• _Provided data_:
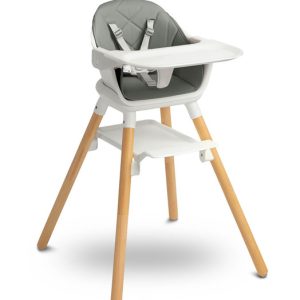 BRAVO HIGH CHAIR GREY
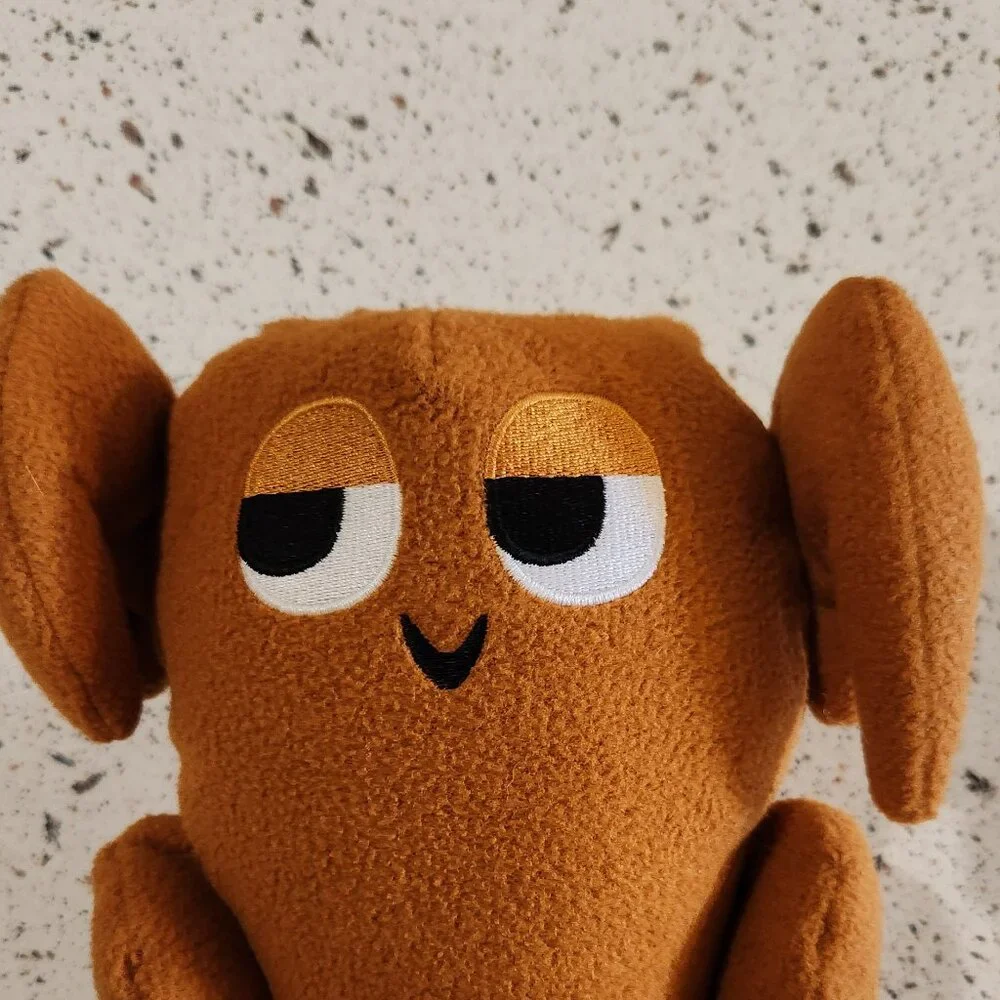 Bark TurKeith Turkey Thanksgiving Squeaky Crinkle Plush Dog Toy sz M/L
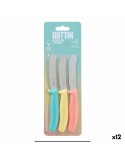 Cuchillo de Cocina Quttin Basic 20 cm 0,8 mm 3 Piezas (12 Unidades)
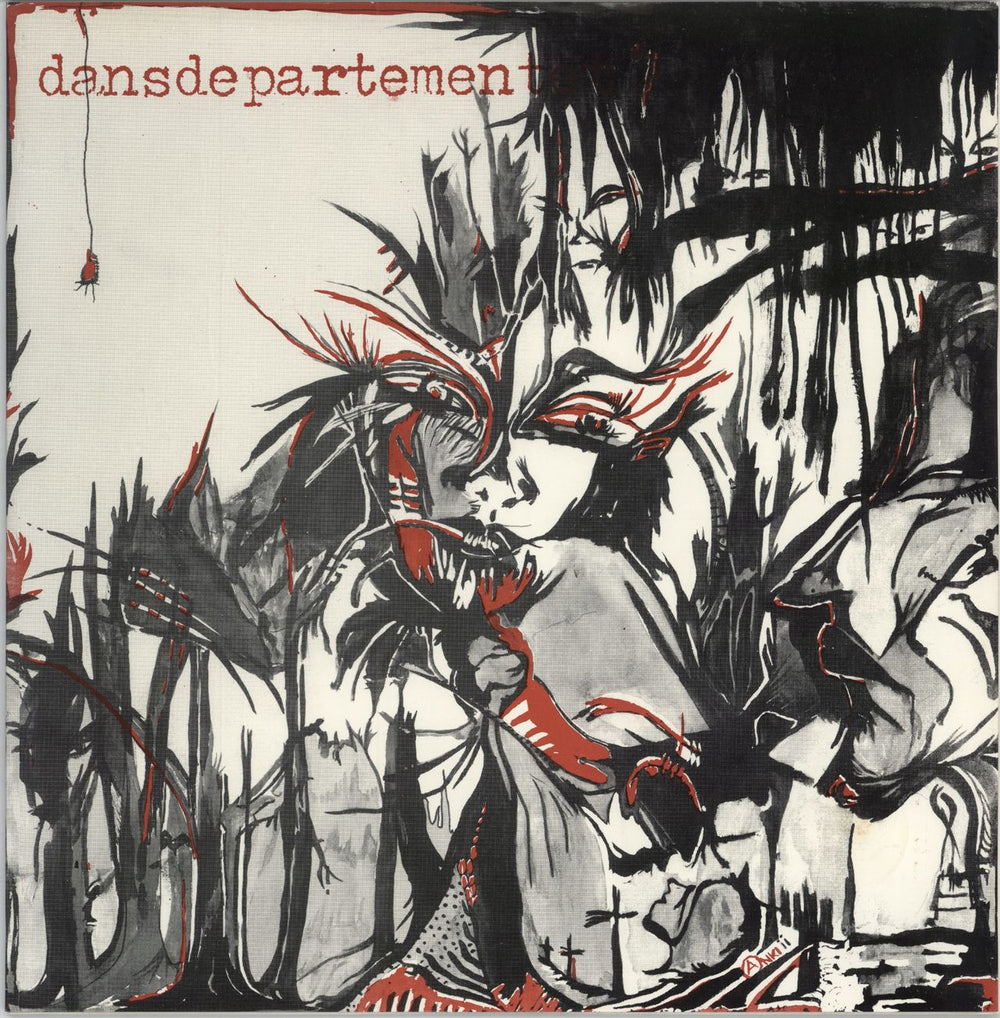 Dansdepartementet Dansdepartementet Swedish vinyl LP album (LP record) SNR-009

• _Exercise requirements_: Copy every line of the listing above exactly. Leave each picture out.

• _Response to the task_:
 BRAVO HIGH CHAIR GREY
 Bark TurKeith Turkey Thanksgiving Squeaky Crinkle Plush Dog Toy sz M/L
 Cuchillo de Cocina Quttin Basic 20 cm 0,8 mm 3 Piezas (12 Unidades)
 Dansdepartementet Dansdepartementet Swedish vinyl LP album (LP record) SNR-009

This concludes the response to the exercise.